▶ [WHAT IS ASKED]:
Render each line of the rows below as a JSON list of strings, one string per line, with blank lines left out.

▶ [SUPPLIED RECORDS]:
========

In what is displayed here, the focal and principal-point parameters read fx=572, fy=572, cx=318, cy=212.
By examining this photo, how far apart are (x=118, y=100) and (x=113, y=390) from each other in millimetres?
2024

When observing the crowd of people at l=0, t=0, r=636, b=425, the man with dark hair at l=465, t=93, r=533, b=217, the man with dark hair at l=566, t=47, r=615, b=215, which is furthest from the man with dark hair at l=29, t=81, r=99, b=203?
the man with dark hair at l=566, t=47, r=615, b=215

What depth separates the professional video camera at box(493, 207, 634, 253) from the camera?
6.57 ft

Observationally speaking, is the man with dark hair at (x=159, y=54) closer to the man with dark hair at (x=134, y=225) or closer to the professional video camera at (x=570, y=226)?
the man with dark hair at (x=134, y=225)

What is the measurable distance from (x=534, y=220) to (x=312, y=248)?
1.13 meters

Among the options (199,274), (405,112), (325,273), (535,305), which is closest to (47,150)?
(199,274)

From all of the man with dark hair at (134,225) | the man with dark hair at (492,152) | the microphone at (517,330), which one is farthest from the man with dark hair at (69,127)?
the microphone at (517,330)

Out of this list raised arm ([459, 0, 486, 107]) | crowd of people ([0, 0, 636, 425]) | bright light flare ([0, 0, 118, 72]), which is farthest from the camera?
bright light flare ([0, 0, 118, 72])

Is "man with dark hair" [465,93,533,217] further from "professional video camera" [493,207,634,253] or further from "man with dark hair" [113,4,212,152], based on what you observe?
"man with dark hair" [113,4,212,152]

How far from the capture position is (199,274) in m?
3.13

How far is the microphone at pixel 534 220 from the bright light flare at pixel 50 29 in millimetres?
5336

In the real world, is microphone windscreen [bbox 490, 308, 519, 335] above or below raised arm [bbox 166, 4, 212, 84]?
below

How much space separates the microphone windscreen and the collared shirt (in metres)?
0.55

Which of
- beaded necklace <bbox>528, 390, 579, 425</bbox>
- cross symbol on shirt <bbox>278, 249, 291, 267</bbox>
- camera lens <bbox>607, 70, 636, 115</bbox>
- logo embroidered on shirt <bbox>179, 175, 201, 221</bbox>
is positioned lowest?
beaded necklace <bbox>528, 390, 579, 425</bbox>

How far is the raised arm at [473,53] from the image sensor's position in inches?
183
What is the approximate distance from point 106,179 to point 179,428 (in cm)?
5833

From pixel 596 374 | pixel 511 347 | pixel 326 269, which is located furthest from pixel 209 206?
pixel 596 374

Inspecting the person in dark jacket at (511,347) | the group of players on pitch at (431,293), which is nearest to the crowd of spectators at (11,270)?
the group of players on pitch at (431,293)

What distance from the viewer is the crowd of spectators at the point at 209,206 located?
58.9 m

========

▶ [SOLUTION FOR THIS TASK]:
[
  "In what is displayed here, the focal and principal-point parameters read fx=572, fy=572, cx=318, cy=212.",
  "By examining this photo, how far apart are (x=118, y=100) and (x=113, y=390) from each other in millimetres?",
  "2024",
  "When observing the crowd of people at l=0, t=0, r=636, b=425, the man with dark hair at l=465, t=93, r=533, b=217, the man with dark hair at l=566, t=47, r=615, b=215, which is furthest from the man with dark hair at l=29, t=81, r=99, b=203?",
  "the man with dark hair at l=566, t=47, r=615, b=215",
  "What depth separates the professional video camera at box(493, 207, 634, 253) from the camera?",
  "6.57 ft",
  "Observationally speaking, is the man with dark hair at (x=159, y=54) closer to the man with dark hair at (x=134, y=225) or closer to the professional video camera at (x=570, y=226)?",
  "the man with dark hair at (x=134, y=225)",
  "What is the measurable distance from (x=534, y=220) to (x=312, y=248)?",
  "1.13 meters",
  "Among the options (199,274), (405,112), (325,273), (535,305), which is closest to (47,150)?",
  "(199,274)",
  "From all of the man with dark hair at (134,225) | the man with dark hair at (492,152) | the microphone at (517,330), which one is farthest from the man with dark hair at (69,127)?",
  "the microphone at (517,330)",
  "Out of this list raised arm ([459, 0, 486, 107]) | crowd of people ([0, 0, 636, 425]) | bright light flare ([0, 0, 118, 72]), which is farthest from the camera?",
  "bright light flare ([0, 0, 118, 72])",
  "Is \"man with dark hair\" [465,93,533,217] further from \"professional video camera\" [493,207,634,253] or further from \"man with dark hair\" [113,4,212,152], based on what you observe?",
  "\"man with dark hair\" [113,4,212,152]",
  "How far from the capture position is (199,274) in m?",
  "3.13",
  "How far is the microphone at pixel 534 220 from the bright light flare at pixel 50 29 in millimetres?",
  "5336",
  "In the real world, is microphone windscreen [bbox 490, 308, 519, 335] above or below raised arm [bbox 166, 4, 212, 84]?",
  "below",
  "How much space separates the microphone windscreen and the collared shirt (in metres)?",
  "0.55",
  "Which of",
  "- beaded necklace <bbox>528, 390, 579, 425</bbox>",
  "- cross symbol on shirt <bbox>278, 249, 291, 267</bbox>",
  "- camera lens <bbox>607, 70, 636, 115</bbox>",
  "- logo embroidered on shirt <bbox>179, 175, 201, 221</bbox>",
  "is positioned lowest?",
  "beaded necklace <bbox>528, 390, 579, 425</bbox>",
  "How far is the raised arm at [473,53] from the image sensor's position in inches?",
  "183",
  "What is the approximate distance from point 106,179 to point 179,428 (in cm)?",
  "5833",
  "From pixel 596 374 | pixel 511 347 | pixel 326 269, which is located furthest from pixel 209 206?",
  "pixel 596 374",
  "Inspecting the person in dark jacket at (511,347) | the group of players on pitch at (431,293), which is nearest to the crowd of spectators at (11,270)?",
  "the group of players on pitch at (431,293)",
  "What distance from the viewer is the crowd of spectators at the point at 209,206 located?",
  "58.9 m"
]